Implementing a Custom Thread Pool

16 August 2021 — approx 9 min read.

In this article, we'll explore some multithreading concepts by writing our very own custom thread pool to manage several tasks and threads.

When working with multithreaded code, the availability of multi-core systems increases the overall application throughput quite significantly as long as the tasks and the available threads are managed effectively. However, as soon as things go out of control, the associated overhead outweighs the benefits achieved.

In this article, we’ll explore some multithreading concepts by writing our very own custom thread pool to manage several tasks and threads. You can visit this link for more details about thread pool data structure.

Class Structure

In the following section, we list various classes and their corresponding attributes that play a significant role in the overall implementation:

CustomThreadPoolImpl: ThreadPool implementation class
CustomThreadPoolBuilder: The builder class to instantiate a thread pool. The following options are available for customization:
1. corePoolSize: The minimum number of always alive threads waiting for the tasks to be available.
2. maxPoolSize: The maximum size to which the thread pool can grow in terms of the number of threads.
3. keepAlive: The time in milliseconds before surplus threads cease to exist.
threadList: An array list to hold the threads. The initial size should match the corePoolSize.
taskList: A list of tasks to be executed. The taskList is initialized as an unbounded data structure.

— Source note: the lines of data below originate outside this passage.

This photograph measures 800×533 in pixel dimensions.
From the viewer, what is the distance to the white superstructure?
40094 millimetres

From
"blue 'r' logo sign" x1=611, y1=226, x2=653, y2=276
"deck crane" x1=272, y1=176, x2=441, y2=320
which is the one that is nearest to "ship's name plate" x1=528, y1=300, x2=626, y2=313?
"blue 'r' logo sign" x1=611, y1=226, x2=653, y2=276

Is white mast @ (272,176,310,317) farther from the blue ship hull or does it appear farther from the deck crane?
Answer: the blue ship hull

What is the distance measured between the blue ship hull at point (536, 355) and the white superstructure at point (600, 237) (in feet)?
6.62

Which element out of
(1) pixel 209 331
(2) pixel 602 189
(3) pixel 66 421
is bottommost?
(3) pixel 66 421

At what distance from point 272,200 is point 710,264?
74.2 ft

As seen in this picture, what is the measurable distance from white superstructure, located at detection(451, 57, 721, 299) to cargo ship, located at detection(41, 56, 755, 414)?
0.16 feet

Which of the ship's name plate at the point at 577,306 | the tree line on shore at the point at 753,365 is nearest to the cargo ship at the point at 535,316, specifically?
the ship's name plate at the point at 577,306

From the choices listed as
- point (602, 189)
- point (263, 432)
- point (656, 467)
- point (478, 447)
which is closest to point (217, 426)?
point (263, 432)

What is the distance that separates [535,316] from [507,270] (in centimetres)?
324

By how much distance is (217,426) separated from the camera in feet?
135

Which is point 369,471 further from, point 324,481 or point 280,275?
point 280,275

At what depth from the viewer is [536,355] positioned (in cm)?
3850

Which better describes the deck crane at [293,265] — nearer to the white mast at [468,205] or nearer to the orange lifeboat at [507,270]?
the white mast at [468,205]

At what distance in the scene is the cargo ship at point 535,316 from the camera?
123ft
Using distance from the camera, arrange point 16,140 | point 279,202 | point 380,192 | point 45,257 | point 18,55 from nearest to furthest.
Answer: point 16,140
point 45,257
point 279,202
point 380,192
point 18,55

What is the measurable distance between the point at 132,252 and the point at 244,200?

public class CustomThreadPoolImpl implements CustomThreadPool {

    private final int corePoolSize;
    private final int maxPoolSize;
    private final int keepAlive;    
   
    private final List<Runnable> taskList;
    private final List<Thread> threadList;
    private final Supplier<Thread> threadSupplier = Thread::new;    
   
    private CustomThreadPoolImpl(int corePoolSize, int maxPoolSize, int keepAlive) {
        this.corePoolSize = corePoolSize;
        this.maxPoolSize = maxPoolSize;
        this.keepAlive = keepAlive;  
        // should we use a thread-safe data strcuture?
        taskList = new ArrayList<>();
        threadList = new ArrayList<>(corePoolSize);  
        init();
    }   

    private void init() {
        Stream.generate(threadSupplier).limit(corePoolSize).forEach(thread -> {
            threadList.add(thread);
            thread.start();
     });
    }
   
   // builder and other boilerplate code
}

Implementation Approach

Once the thread pool is instantiated via the CustomThreadPoolBuilder, the first thing is to instantiate all the threads to accept the tasks. The instantiation is done via the init method in which threads matching the corePoolSize is created and set in the threadList data structure.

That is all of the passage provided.